For now, PEP's prospects are to produce 4 MMb/d in 2006. The super giant Cantarell field will be the mainstay for several years, with recent production having reached 2.1 MMb/d and potentially rising to 2.4 MMb/d. The Mexican government has set an output goal of 3.55 MMb/d and 4.7 bcf/d for 2003, a year in which output from Cantarell is expected to peak. These figures compare to 3.17 MMb/d and 4.4 Bcf/d for the first nine months of 2002.

Over the next two or three years, output should increase from the heavy-oil Ku-Maloob-Zaap complex just beyond Cantarell in Campeche Bay and should get underway in earnest on the light-crude oil fields in the Tabasco Littoral. Ku-Zaap-Maloob currently produces about 200,000 b/d and is expected to produce over 700,000 b/d later in the decade. This complex will require $3.7 billion in investments over 18 years, according to company plans. A secondary recovery project is proposed for the Abkatun-Pol-Chuc offshore complex in Campeche Bay, which produces light crude oil, but has declined severely in recent years.

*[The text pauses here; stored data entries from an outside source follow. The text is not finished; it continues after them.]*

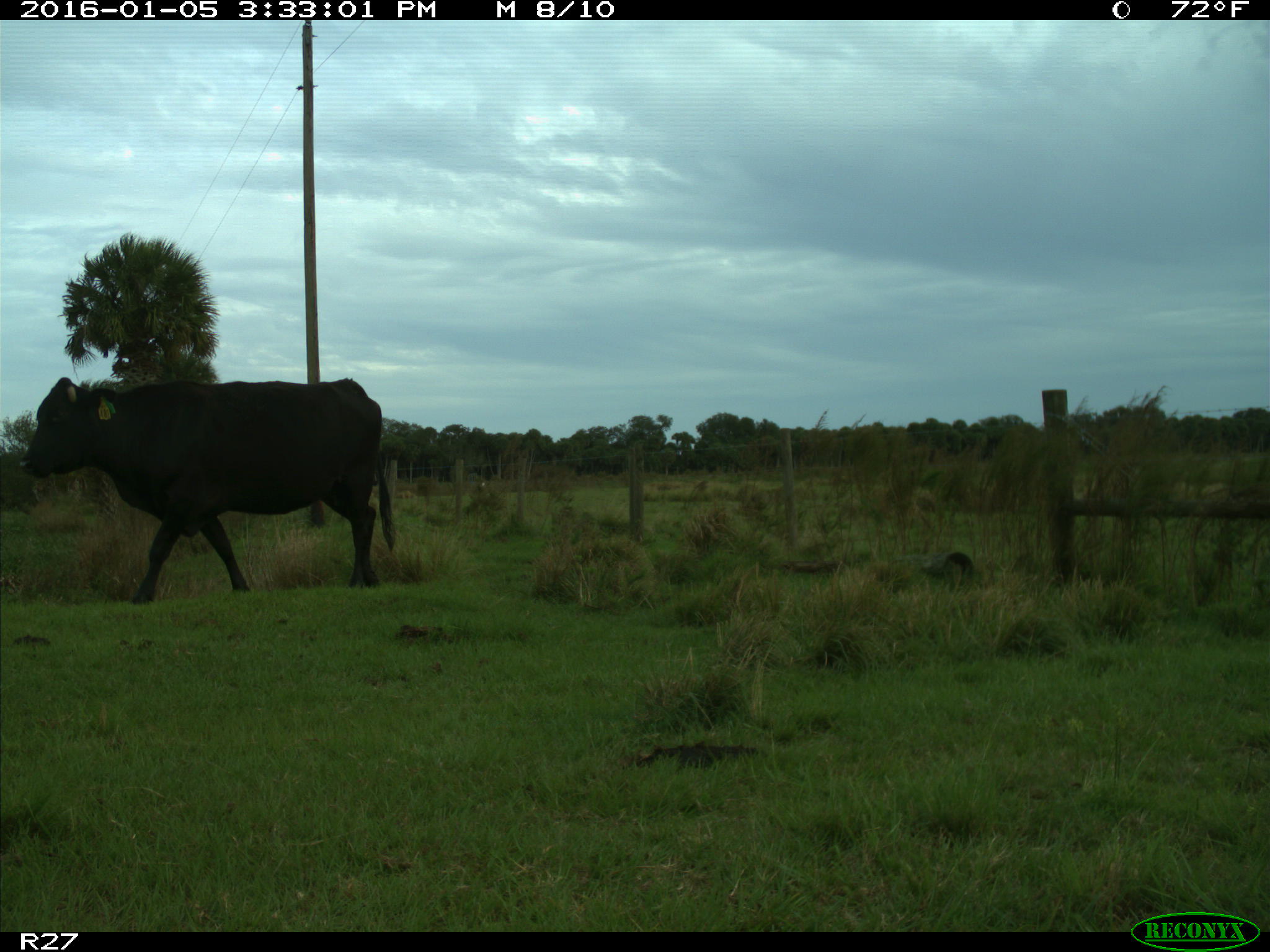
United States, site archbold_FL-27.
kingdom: Animalia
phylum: Chordata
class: Mammalia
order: Artiodactyla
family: Bovidae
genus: Bos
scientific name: Bos taurus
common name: domestic cow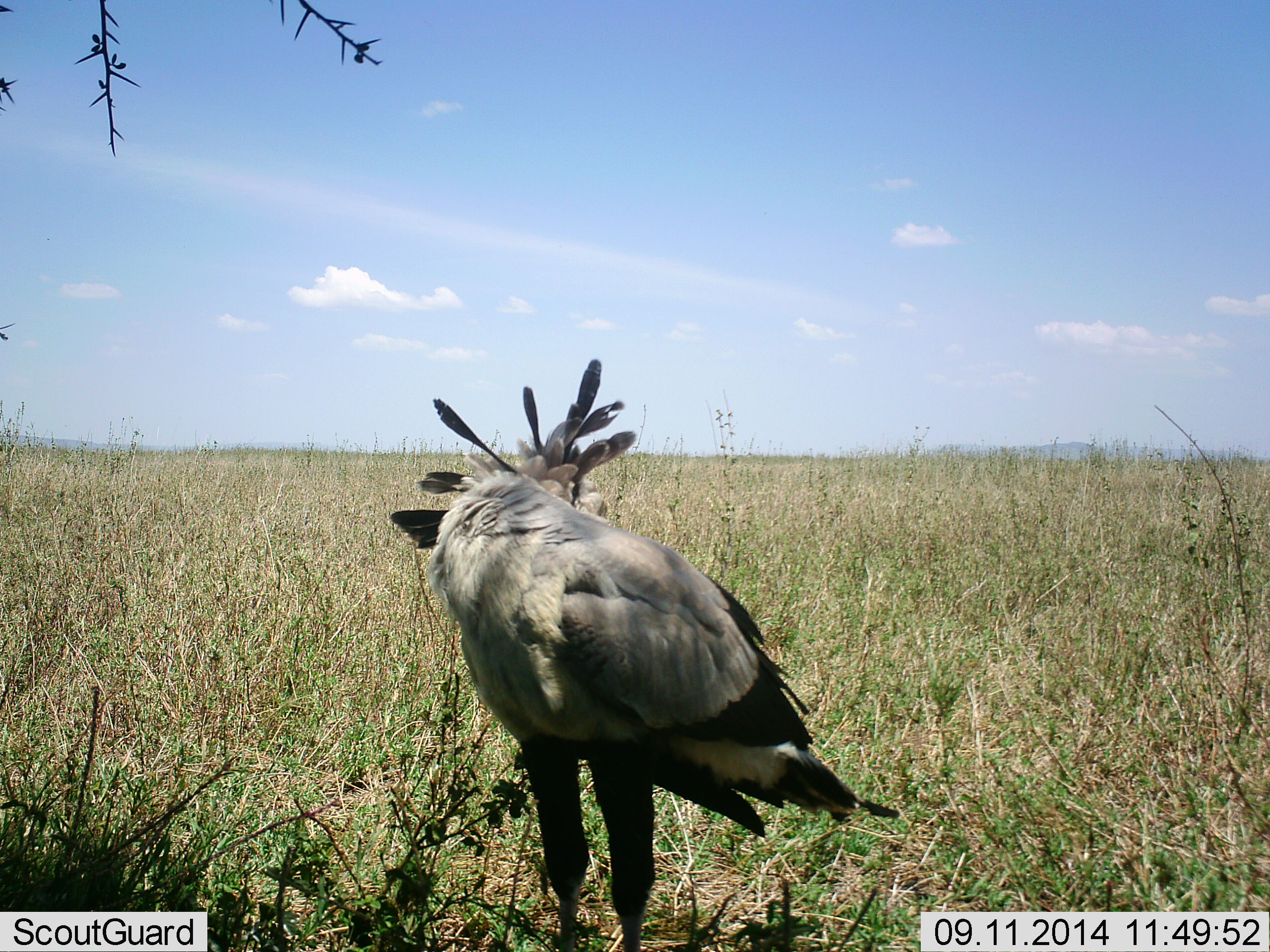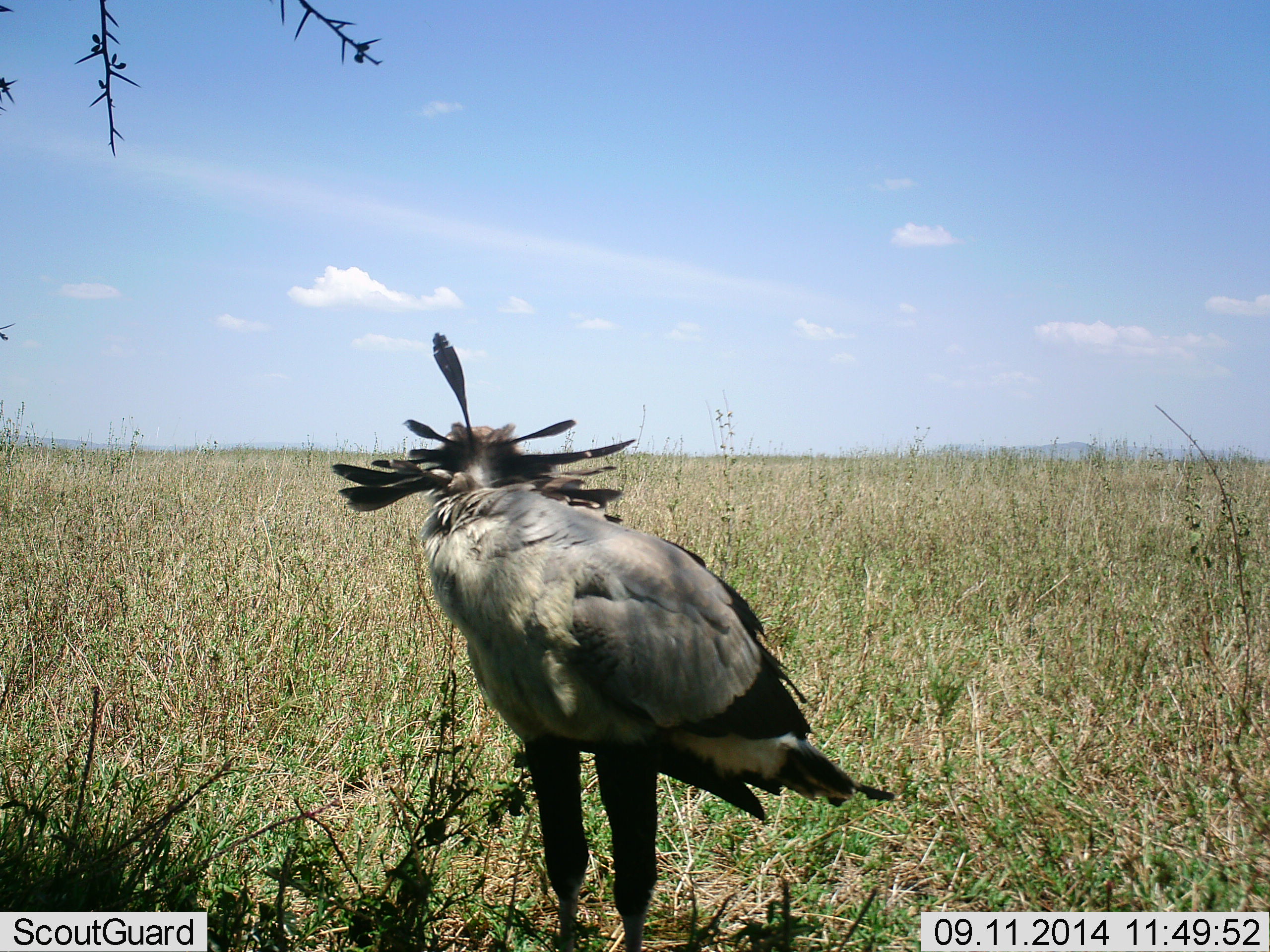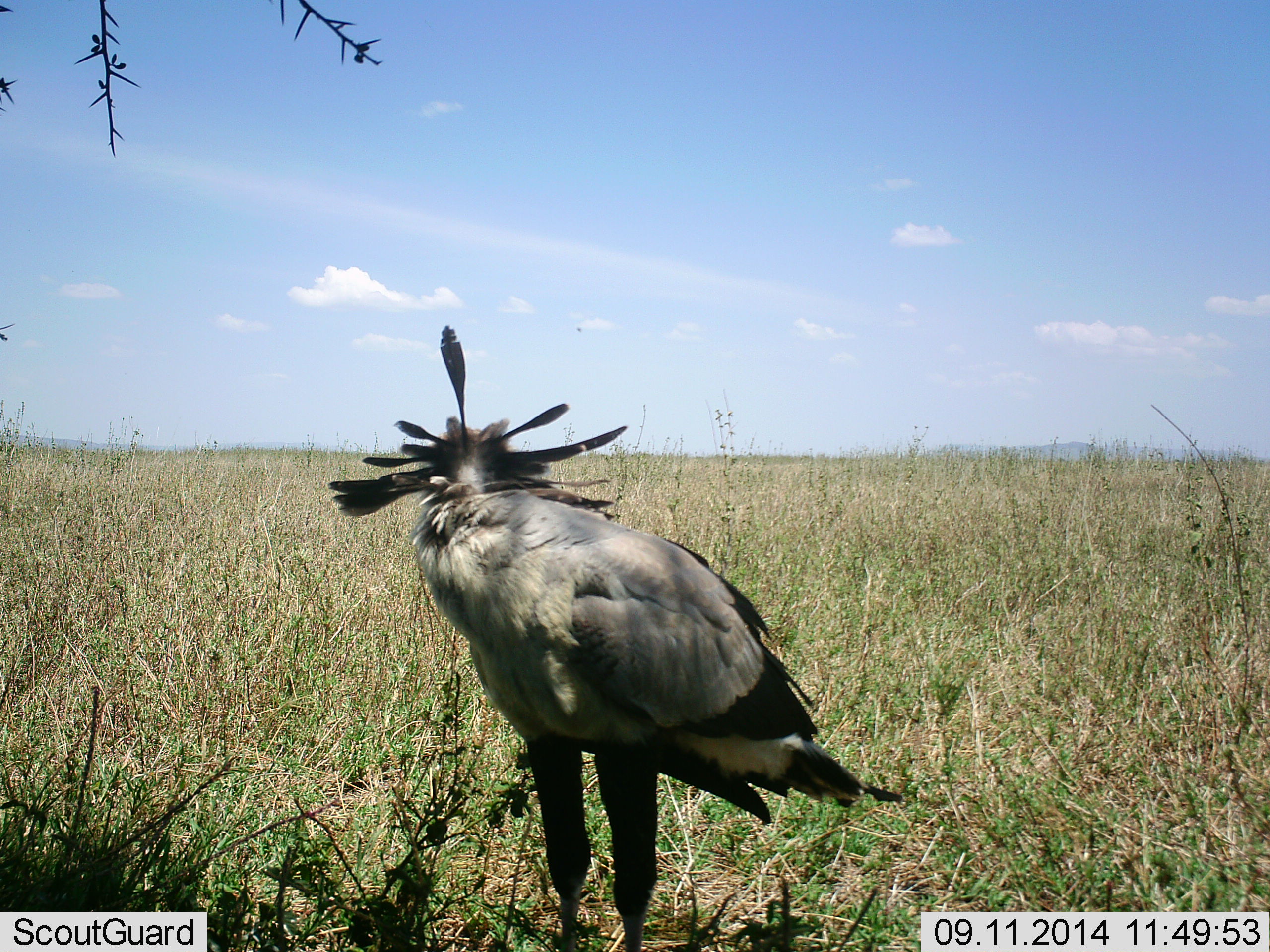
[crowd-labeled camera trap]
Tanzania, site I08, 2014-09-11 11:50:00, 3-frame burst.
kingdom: Animalia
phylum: Chordata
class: Aves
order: Accipitriformes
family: Sagittariidae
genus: Sagittarius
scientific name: Sagittarius serpentarius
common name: secretary bird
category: secretarybird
Secretarybird (secretary bird) (Sagittarius serpentarius), count 1. Behavior (volunteer vote fractions): standing 100%, resting 0%, moving 0%, interacting 0%. Young present (vote fraction): 0%. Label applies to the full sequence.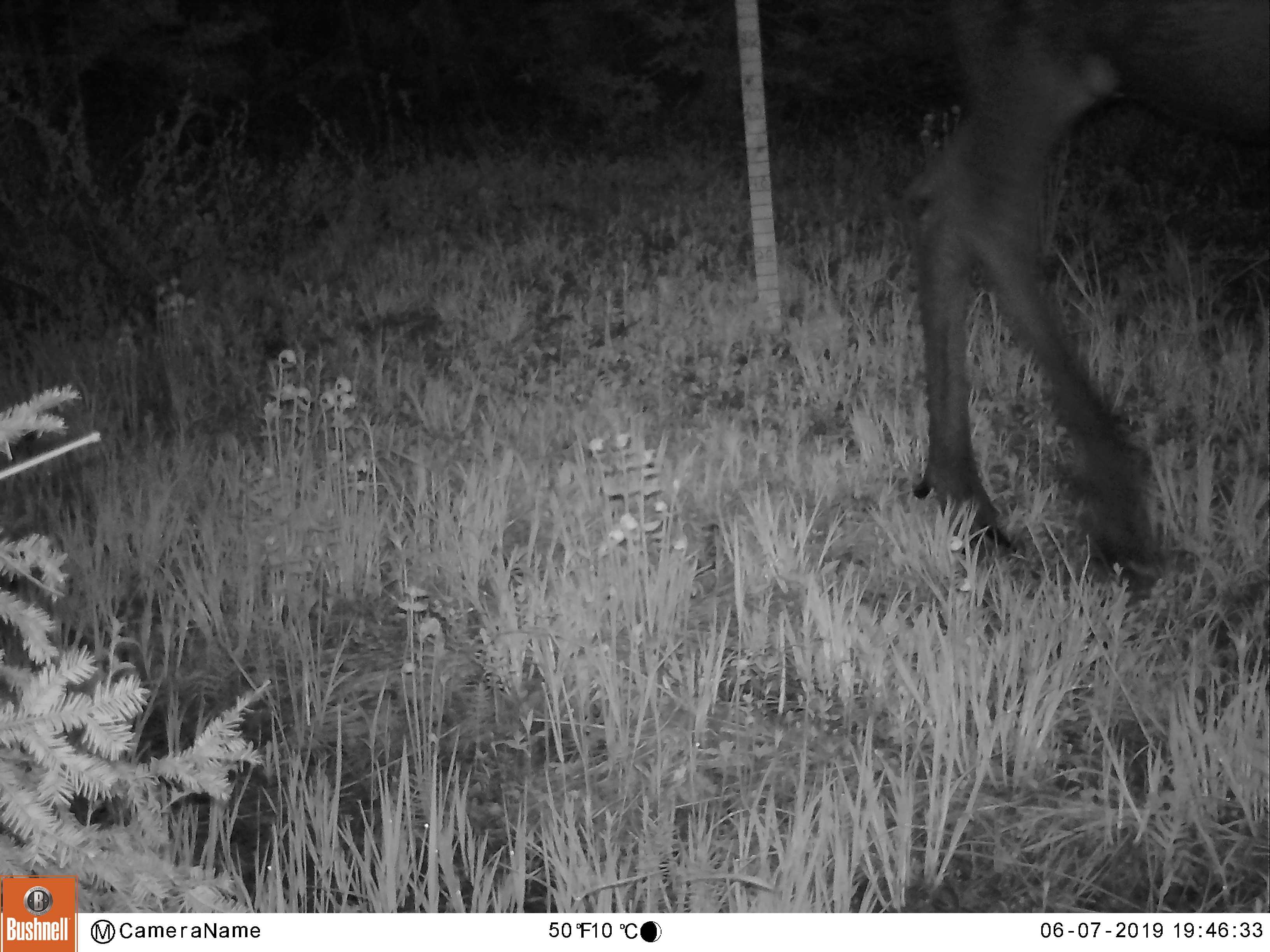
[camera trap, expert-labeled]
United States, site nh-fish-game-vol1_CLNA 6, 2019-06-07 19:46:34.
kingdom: Animalia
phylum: Chordata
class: Mammalia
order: Artiodactyla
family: Cervidae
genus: Alces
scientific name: Alces alces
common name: moose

"We will be trying to maintain our investment levels in E&P at $8-$10 billion annually in the long term so as to strengthen our reserve portfolio. This is equivalent to $7 billion in direct physical investment and $3 billion for interest payments on debt. This would put us on a similar investment level to Shell, BP, and Exxon," said Ramirez Corzo.

Facing new frontiers

The company's oil reserves have fallen mark-edly in recent years; exploration is suddenly a major priority again.

"One of our goals is to evaluate the country's oil and gas potential. We will be spending about $500 million over the next four years or so on shooting seismic through service contracts," Ramirez Corzo said. This investment would also allow PEP to open up frontier exploration for the first time in 25 years.

"We have a great many exploration opportunities that have gone untouched all along the continental shelf and in deepwater. By evaluating potential, we can define clear objectives and get the most out of our investments. The only thing we have been doing for the past two decades is exploring close to reserves we have already discovered," he said.

Another recently announced success at PEP is the Lankahuasa nonassociated gas field in shallow waters off the Veracruz coast. The company has already certified 3 tcf of possible reserves through its first successful exploratory well and expects current drilling to provide more. There is also optimism about Lankahuasa deepwater prospects.

An additional emerging offshore priority is the Coatzacoalcos project off southeastern Mexico. The 13,000-sq-km area lies in water depths to 1,600 ft. PEP has begun exploration to confirm prospects, spending $100 million in 2002. Investments will reach $300 million in 2003.

"This is a high priority project for us, not only because of the quantity and quality of reserves we think we can find, but because of the proximity of strategic infrastructure and producing fields onshore," Ramirez Corzo said.